TRECHO DO DOCUMENTO –
-*-*-

Este texto tenta analisar as dificuldades que a mágica deve enfrentar em tempos onde a maioria dos artistas deve ter um trabalho minimamente sólido nas redes sociais. Mas precisamos antes analisar um pouco do funcionamento e dos elementos intrínsecos à mágica.
Segundo Ricardo Harada a composição da arte mágica se dá em três instâncias
“paralelas, indissociáveis e, ao mesmo tempo, distintas. A primeira dimensão é relativa ao percebido ou aquilo que o espectador lê, interpreta e absorve; a segunda dimensão diz respeito ao não percebido, ou seja, todas as causas imperceptíveis à testemunha do fenômeno; por último, a recriação do acontecimento mágico na memória do espectador. Em outras palavras, a mágica se divide em três universos: o visível, o invisível e a reminiscência”¹
O universo do invisível e as técnicas de vídeo se aliam desde Georges Méliès, cujas técnicas de mágica foram usadas com intuito de fazer um produto audiovisual inovador e único. Mas é importante olhar tudo como produto de seu tempo e na época os efeitos especiais ainda não existiam super difundidos como hoje, o que trazia outro tipo de leitura. Precisamos lembrar também que normalmente os vídeos eram vistos em exibições, pois os aparelhos que os reproduziam não eram amplamente difundidos. Hoje a coisa é bem diferente e estamos falando de vídeos nos quais as pessoas assistem em casa e tem total controle sobre eles. Armando Lucero, em seu DVD Papercuts, diz no primeiro volume durante a explicação do efeito The Ascension, que não tem muitas performances filmadas porque mágica é para ser vista ao vivo. Em seguida faz um exercício pedindo para imaginarmos em uma apresentação o espectador controlando a performance com comandos do tipo “para um pouco, agora volta, faz novamente devagar” exatamente como se pode fazer em um vídeo na internet; ainda mais hoje que é facilitado mudar a velocidade do vídeo.

-*-*-

DADOS –

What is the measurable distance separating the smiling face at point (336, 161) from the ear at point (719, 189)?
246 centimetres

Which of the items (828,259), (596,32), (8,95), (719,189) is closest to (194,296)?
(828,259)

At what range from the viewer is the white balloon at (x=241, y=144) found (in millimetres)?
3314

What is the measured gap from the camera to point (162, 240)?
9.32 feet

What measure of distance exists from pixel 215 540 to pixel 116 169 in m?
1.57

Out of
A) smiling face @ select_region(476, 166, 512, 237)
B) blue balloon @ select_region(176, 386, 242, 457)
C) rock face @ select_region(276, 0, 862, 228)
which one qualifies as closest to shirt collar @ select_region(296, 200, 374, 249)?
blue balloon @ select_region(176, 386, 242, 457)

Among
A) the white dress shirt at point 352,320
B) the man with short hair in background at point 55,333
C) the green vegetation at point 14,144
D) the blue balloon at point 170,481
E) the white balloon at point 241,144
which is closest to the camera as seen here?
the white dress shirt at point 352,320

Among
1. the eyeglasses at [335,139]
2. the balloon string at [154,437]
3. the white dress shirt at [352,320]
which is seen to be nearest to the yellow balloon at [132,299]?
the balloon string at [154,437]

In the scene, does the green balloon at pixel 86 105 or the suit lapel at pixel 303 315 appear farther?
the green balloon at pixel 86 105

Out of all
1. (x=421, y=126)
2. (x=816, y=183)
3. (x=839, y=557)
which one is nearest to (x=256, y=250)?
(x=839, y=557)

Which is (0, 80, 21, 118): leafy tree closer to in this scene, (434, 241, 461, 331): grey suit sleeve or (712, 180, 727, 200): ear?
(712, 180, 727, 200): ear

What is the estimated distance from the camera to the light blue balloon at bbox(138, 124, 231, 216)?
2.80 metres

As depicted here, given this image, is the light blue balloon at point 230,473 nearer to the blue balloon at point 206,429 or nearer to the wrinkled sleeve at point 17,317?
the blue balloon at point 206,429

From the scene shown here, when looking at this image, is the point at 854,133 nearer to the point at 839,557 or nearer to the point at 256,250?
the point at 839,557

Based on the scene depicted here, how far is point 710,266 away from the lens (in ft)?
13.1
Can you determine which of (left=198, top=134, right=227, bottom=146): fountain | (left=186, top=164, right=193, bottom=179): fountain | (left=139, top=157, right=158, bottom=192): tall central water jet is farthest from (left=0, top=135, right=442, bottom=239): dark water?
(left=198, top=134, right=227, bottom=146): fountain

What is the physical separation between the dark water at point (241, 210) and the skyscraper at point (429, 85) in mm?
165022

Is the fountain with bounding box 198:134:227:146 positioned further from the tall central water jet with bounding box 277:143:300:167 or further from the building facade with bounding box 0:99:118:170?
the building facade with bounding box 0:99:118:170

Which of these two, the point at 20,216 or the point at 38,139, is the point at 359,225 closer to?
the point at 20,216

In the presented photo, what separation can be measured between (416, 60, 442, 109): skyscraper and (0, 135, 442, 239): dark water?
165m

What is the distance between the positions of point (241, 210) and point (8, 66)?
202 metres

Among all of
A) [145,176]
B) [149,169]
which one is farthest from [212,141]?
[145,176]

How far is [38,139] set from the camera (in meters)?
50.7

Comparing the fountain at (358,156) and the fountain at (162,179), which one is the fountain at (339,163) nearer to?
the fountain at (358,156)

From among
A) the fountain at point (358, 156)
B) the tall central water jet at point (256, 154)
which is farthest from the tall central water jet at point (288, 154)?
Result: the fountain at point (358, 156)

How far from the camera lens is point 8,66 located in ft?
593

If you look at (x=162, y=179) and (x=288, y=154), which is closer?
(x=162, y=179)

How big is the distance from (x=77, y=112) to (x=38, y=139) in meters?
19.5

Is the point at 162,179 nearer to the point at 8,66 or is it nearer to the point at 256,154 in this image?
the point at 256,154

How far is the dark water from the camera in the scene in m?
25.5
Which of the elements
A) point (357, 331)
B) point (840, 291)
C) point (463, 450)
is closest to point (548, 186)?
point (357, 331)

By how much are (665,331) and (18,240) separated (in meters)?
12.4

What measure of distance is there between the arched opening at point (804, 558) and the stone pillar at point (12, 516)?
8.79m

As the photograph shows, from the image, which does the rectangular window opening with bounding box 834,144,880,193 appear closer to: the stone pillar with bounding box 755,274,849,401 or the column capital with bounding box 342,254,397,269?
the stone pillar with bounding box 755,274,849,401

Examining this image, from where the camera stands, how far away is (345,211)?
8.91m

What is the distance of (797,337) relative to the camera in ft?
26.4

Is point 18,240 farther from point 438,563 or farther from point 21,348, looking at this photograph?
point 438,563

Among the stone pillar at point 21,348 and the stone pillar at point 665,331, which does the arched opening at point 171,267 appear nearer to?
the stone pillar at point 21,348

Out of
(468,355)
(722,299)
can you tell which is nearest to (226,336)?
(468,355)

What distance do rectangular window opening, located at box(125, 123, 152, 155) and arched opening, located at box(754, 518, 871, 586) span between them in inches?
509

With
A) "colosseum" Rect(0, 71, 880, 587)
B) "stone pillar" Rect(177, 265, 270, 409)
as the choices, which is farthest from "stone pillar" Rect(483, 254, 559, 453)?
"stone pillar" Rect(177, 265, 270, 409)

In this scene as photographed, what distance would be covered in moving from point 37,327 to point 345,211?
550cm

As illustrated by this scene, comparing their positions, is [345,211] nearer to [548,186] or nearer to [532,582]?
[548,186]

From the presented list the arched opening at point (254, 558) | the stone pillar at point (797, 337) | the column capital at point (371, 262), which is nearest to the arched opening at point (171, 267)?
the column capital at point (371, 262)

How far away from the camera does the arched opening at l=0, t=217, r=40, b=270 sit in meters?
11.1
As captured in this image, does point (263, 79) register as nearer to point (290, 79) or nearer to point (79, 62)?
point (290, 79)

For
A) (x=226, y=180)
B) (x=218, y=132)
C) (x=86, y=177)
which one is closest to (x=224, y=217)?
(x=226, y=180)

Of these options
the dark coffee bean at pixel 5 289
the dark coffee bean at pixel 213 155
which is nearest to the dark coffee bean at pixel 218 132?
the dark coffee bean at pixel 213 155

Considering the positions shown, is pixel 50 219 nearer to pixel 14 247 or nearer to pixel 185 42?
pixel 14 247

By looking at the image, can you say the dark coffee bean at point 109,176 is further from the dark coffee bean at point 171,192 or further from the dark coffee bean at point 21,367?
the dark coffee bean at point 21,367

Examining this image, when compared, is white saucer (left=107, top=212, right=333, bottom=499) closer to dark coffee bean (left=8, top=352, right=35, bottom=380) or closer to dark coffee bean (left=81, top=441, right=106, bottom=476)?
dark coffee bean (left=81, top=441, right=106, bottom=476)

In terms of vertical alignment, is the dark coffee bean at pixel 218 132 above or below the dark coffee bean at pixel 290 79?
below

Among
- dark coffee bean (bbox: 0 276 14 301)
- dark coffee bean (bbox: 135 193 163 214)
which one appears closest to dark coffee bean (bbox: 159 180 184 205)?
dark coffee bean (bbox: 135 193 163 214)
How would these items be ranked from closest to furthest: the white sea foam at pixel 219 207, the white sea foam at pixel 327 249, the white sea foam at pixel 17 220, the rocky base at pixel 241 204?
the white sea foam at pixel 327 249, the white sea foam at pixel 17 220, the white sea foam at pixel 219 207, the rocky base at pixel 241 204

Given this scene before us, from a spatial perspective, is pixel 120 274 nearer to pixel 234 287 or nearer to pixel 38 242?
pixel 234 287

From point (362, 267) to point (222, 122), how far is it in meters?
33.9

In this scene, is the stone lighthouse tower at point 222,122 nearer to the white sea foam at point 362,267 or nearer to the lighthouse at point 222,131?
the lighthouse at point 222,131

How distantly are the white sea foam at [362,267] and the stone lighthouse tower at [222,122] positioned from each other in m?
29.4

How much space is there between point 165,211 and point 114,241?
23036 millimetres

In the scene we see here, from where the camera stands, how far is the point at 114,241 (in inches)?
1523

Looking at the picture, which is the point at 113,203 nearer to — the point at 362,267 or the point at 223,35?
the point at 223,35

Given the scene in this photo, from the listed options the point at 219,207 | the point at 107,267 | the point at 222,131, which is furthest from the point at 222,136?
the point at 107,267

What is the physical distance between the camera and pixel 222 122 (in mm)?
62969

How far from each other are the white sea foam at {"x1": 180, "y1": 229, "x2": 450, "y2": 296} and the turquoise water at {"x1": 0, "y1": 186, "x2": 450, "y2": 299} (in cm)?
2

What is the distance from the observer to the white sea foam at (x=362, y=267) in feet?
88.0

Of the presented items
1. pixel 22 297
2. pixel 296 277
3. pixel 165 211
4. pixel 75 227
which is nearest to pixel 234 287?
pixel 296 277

-*-*-

EXERCÍCIOS –
a: Liste todas as pessoas citadas pelo nome no trecho sobre a mágica.
b: Indique se cada afirmação concorda com o trecho sobre a mágica, citando as palavras decisivas: (i) Segundo Ricardo Harada, a mágica se divide em três universos. (ii) Armando Lucero diz ter muitas performances filmadas. (iii) Na época de Georges Méliès, os vídeos eram normalmente vistos em casa.

RESPOSTAS ESPERADAS –
a: Ricardo Harada, Georges Méliès, Armando Lucero

b:
(i) Sim: “a mágica se divide em três universos: o visível, o invisível e a reminiscência”
(ii) Não: “não tem muitas performances filmadas porque mágica é para ser vista ao vivo”
(iii) Não: “normalmente os vídeos eram vistos em exibições”